[指示]
**a)** 下の抜粋本文から、「ELITES vol.6 (あ-23~24)」から「青春ヘラ ver.4(Y-01)」までのすべてを一字一句そのまま書き写してください。
**b)** 下の記録一覧にある記録をすべて、一字一句変えずに繰り返してください。ただし、画像は解答に含めないでください。

[抜粋本文]
###

11月20日(日)に、モノレールの隅の方、流通センターで行われる文学フリマ東京35でかみしのが寄稿したものなどのお品書きとちょっとしたエッセイです。

胎動短歌 Collective vol.2(き-20)

『胎動短歌』には「害虫感覚IV」という8首の連作を掲載しています。創刊号が出たのも、もう五年くらい前で、ぼくは初谷むいさんと穂村弘さんをはじめとしたメンバーの豪華さに惹かれて当時の文学フリマで購入した。ステッカーをもらったことを覚えている。それからしばらくして、ラッパーのGOMESSのライブを見に行ったとき、本当に偶然に主宰のikomaさんと話す機会がうまれた。「第二号を待っています」と、ようやく伝えることができたのである。そのライブからも数年が立って、そのときのことを覚えていてくださったikomaさんから第二号のお誘いがあった。そういう運命の巡った同人誌だ。メンバーも相変わらず豪華で、総合誌ではまず有り得ない組み合わせ、これはほとんど音楽フェスだ。そのきっかけになったGOMESSも、更には大学生のときから聞いている狐火までが参加している。すごい本ですよ、これは。

ELITES vol.6 (あ-23~24)

『ELITES』には「mitleid」という9首の連作を掲載しています。エリーツの二次創作、具体的には滝本竜彦『ネガティブハッピー・チェーンソーエッヂ』、佐藤友哉『星の海にむけての夜想曲』、海猫沢めろん『左巻キ式ラストリゾート』へのオマージュだ。昔、ART-SCHOOLの曲に短歌を作ったことがあって、そのときにも思ったことだけれど、オマージュというのは難しい。と、いうよりぼくには不可能だ。それはオリジナルが偉大すぎるからである。だからぼくは町田康が中原中也に対して行ったように、あるいは最果タヒが百人一首に対して行ったように、共に振れること、共振することを選んだ。音楽っていうのはそういうことだと思う。だからいわゆるオマージュとはちょっと違うかもしれません。タイトルの説明なんて普段はしないのだけど「mitleid」はショーペンハウアーの提唱する「共苦」の原語です。トロンさんはエリーツの楽曲、岩倉さんはphaさんのシェアハウスについての短歌のようなので、期せずしてバランス(?)がとれているようで、そういうのもやっぱり宇宙意思だ。

青春ヘラ ver.4(Y-01)

###

[記録一覧]
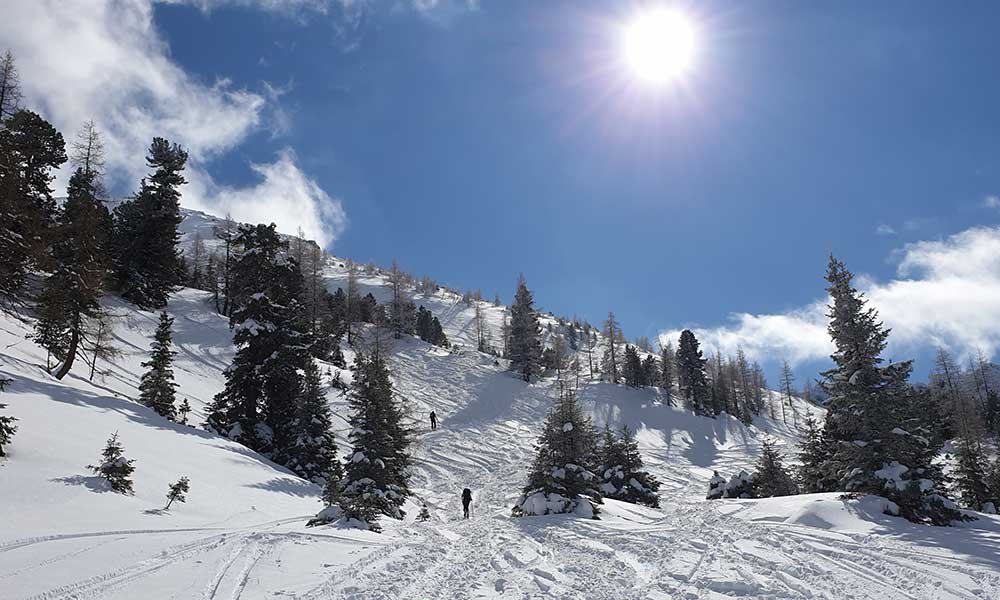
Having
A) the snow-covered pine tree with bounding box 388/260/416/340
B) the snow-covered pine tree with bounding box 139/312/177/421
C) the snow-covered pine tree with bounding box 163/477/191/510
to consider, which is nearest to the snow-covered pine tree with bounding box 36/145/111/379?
the snow-covered pine tree with bounding box 139/312/177/421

###

[課題の解答]
**a)**
ELITES vol.6 (あ-23~24)

『ELITES』には「mitleid」という9首の連作を掲載しています。エリーツの二次創作、具体的には滝本竜彦『ネガティブハッピー・チェーンソーエッヂ』、佐藤友哉『星の海にむけての夜想曲』、海猫沢めろん『左巻キ式ラストリゾート』へのオマージュだ。昔、ART-SCHOOLの曲に短歌を作ったことがあって、そのときにも思ったことだけれど、オマージュというのは難しい。と、いうよりぼくには不可能だ。それはオリジナルが偉大すぎるからである。だからぼくは町田康が中原中也に対して行ったように、あるいは最果タヒが百人一首に対して行ったように、共に振れること、共振することを選んだ。音楽っていうのはそういうことだと思う。だからいわゆるオマージュとはちょっと違うかもしれません。タイトルの説明なんて普段はしないのだけど「mitleid」はショーペンハウアーの提唱する「共苦」の原語です。トロンさんはエリーツの楽曲、岩倉さんはphaさんのシェアハウスについての短歌のようなので、期せずしてバランス(?)がとれているようで、そういうのもやっぱり宇宙意思だ。

青春ヘラ ver.4(Y-01)

**b)**
Having
A) the snow-covered pine tree with bounding box 388/260/416/340
B) the snow-covered pine tree with bounding box 139/312/177/421
C) the snow-covered pine tree with bounding box 163/477/191/510
to consider, which is nearest to the snow-covered pine tree with bounding box 36/145/111/379?
the snow-covered pine tree with bounding box 139/312/177/421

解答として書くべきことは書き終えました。